* [ENTRIES SHOWN]:
+-------+
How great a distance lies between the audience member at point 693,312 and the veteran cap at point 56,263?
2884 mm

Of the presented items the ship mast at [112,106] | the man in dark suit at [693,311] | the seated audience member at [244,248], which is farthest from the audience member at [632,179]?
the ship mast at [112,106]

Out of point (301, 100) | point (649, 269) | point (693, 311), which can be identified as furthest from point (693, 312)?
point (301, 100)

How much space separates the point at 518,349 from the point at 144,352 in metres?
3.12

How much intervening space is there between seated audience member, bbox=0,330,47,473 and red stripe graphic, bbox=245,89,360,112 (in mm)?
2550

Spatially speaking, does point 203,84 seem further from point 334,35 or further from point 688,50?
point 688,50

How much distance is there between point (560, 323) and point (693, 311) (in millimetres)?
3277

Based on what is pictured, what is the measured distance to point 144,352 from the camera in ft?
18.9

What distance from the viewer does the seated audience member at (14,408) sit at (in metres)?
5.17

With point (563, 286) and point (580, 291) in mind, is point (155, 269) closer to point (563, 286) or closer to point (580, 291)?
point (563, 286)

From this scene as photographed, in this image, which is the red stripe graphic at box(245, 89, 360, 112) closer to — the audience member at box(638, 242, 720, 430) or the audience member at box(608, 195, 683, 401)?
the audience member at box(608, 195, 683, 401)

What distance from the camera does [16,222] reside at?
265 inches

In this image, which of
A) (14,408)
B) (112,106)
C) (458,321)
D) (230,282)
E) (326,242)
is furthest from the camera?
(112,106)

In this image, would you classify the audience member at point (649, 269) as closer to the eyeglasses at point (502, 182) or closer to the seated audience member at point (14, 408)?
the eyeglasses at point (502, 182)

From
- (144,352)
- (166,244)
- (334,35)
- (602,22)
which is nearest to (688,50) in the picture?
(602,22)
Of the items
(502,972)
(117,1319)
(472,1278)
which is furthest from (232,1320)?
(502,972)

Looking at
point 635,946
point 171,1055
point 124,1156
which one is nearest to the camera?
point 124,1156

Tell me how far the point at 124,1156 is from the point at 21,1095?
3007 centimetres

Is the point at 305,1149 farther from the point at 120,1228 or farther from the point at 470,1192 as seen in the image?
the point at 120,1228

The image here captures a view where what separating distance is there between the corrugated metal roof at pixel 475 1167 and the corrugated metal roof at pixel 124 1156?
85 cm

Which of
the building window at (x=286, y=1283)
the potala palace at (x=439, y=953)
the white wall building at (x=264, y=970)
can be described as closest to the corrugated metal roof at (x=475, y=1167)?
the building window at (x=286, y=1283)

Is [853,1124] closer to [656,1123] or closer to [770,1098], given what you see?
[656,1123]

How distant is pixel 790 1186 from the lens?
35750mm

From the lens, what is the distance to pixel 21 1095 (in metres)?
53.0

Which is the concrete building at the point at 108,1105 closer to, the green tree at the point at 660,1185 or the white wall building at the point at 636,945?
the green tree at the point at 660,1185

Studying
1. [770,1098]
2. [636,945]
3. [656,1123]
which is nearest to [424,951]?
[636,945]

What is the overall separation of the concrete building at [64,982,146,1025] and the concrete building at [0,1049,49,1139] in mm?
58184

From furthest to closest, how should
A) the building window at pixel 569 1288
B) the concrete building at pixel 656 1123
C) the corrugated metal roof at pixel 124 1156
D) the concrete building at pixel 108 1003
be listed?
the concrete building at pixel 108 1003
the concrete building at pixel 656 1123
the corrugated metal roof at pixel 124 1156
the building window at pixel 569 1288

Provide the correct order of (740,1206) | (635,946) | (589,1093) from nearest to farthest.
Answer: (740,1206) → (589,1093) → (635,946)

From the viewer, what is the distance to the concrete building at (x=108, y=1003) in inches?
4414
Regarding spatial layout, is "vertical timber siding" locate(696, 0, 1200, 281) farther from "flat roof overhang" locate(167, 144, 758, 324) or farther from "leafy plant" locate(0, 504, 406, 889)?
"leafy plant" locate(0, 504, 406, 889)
+-------+
* [YOUR TASK]:
Reproduce all of the data above word for word, leaving every line unchanged.

* [TASK SOLUTION]:
How great a distance lies between the audience member at point 693,312 and the veteran cap at point 56,263?
2884 mm

Of the presented items the ship mast at [112,106] | the man in dark suit at [693,311] | the seated audience member at [244,248], which is farthest from the audience member at [632,179]?
the ship mast at [112,106]

Out of point (301, 100) | point (649, 269) | point (693, 311), which can be identified as furthest from point (693, 312)?
point (301, 100)

How much space separates the point at 518,349 from the point at 144,352 in metres?
3.12

How much intervening space is there between seated audience member, bbox=0,330,47,473 and red stripe graphic, bbox=245,89,360,112 (in mm)?
2550

Spatially speaking, does point 203,84 seem further from point 334,35 or further from point 688,50?
point 688,50

How much distance is there between point (560, 323) and point (693, 311) (in millimetres)?
3277

Based on what is pictured, what is the measured distance to point 144,352 from the camera in ft?
18.9

What distance from the viewer does the seated audience member at (14,408) sit at (in metres)?
5.17

With point (563, 286) and point (580, 291) in mind, is point (155, 269) closer to point (563, 286) or closer to point (580, 291)?
point (563, 286)

From this scene as photographed, in this image, which is the red stripe graphic at box(245, 89, 360, 112) closer to — the audience member at box(638, 242, 720, 430) or the audience member at box(608, 195, 683, 401)?
the audience member at box(608, 195, 683, 401)

What distance from the camera does [16,222] reside at?
265 inches

In this image, which of
A) (14,408)
B) (112,106)
C) (458,321)
D) (230,282)
E) (326,242)
is furthest from the camera?
(112,106)

In this image, would you classify the audience member at point (649, 269) as closer to the eyeglasses at point (502, 182) or closer to the seated audience member at point (14, 408)?
the eyeglasses at point (502, 182)

From
- (144,352)
- (166,244)
- (334,35)
- (602,22)
which is nearest to (688,50) in the picture?
(602,22)
Of the items
(502,972)
(117,1319)
(472,1278)
which is furthest from (232,1320)?
(502,972)

Looking at
point 635,946
point 171,1055
point 124,1156
which one is nearest to the camera?
point 124,1156

Tell me how far the point at 124,1156 is from the point at 21,1095?
3007 centimetres

Is the point at 305,1149 farther from the point at 120,1228 or farther from the point at 470,1192 as seen in the image?
the point at 120,1228

The image here captures a view where what separating distance is there between the corrugated metal roof at pixel 475 1167 and the corrugated metal roof at pixel 124 1156?
85 cm

Which of
the building window at (x=286, y=1283)
the potala palace at (x=439, y=953)
the white wall building at (x=264, y=970)
can be described as closest to the corrugated metal roof at (x=475, y=1167)?
the building window at (x=286, y=1283)

Is [853,1124] closer to [656,1123] or closer to [770,1098], given what you see?
[656,1123]

How distant is pixel 790 1186 from the lens?
35750mm

From the lens, what is the distance to pixel 21 1095 (in metres)?
53.0

Which is the concrete building at the point at 108,1105 closer to, the green tree at the point at 660,1185 or the white wall building at the point at 636,945?
the green tree at the point at 660,1185

Studying
1. [770,1098]
2. [636,945]
3. [656,1123]
which is nearest to [424,951]?
[636,945]

What is the overall separation of the concrete building at [64,982,146,1025] and the concrete building at [0,1049,49,1139] in mm?
58184

From furthest to closest, how should
A) the building window at pixel 569 1288
B) the concrete building at pixel 656 1123
C) the corrugated metal roof at pixel 124 1156
D) the concrete building at pixel 108 1003
be listed?
the concrete building at pixel 108 1003
the concrete building at pixel 656 1123
the corrugated metal roof at pixel 124 1156
the building window at pixel 569 1288

Provide the correct order of (740,1206) | (635,946) | (589,1093) from nearest to farthest.
Answer: (740,1206) → (589,1093) → (635,946)

From the viewer, what is the distance to the concrete building at (x=108, y=1003) in inches?
4414
Regarding spatial layout, is "vertical timber siding" locate(696, 0, 1200, 281) farther from "flat roof overhang" locate(167, 144, 758, 324) or farther from "leafy plant" locate(0, 504, 406, 889)?
"leafy plant" locate(0, 504, 406, 889)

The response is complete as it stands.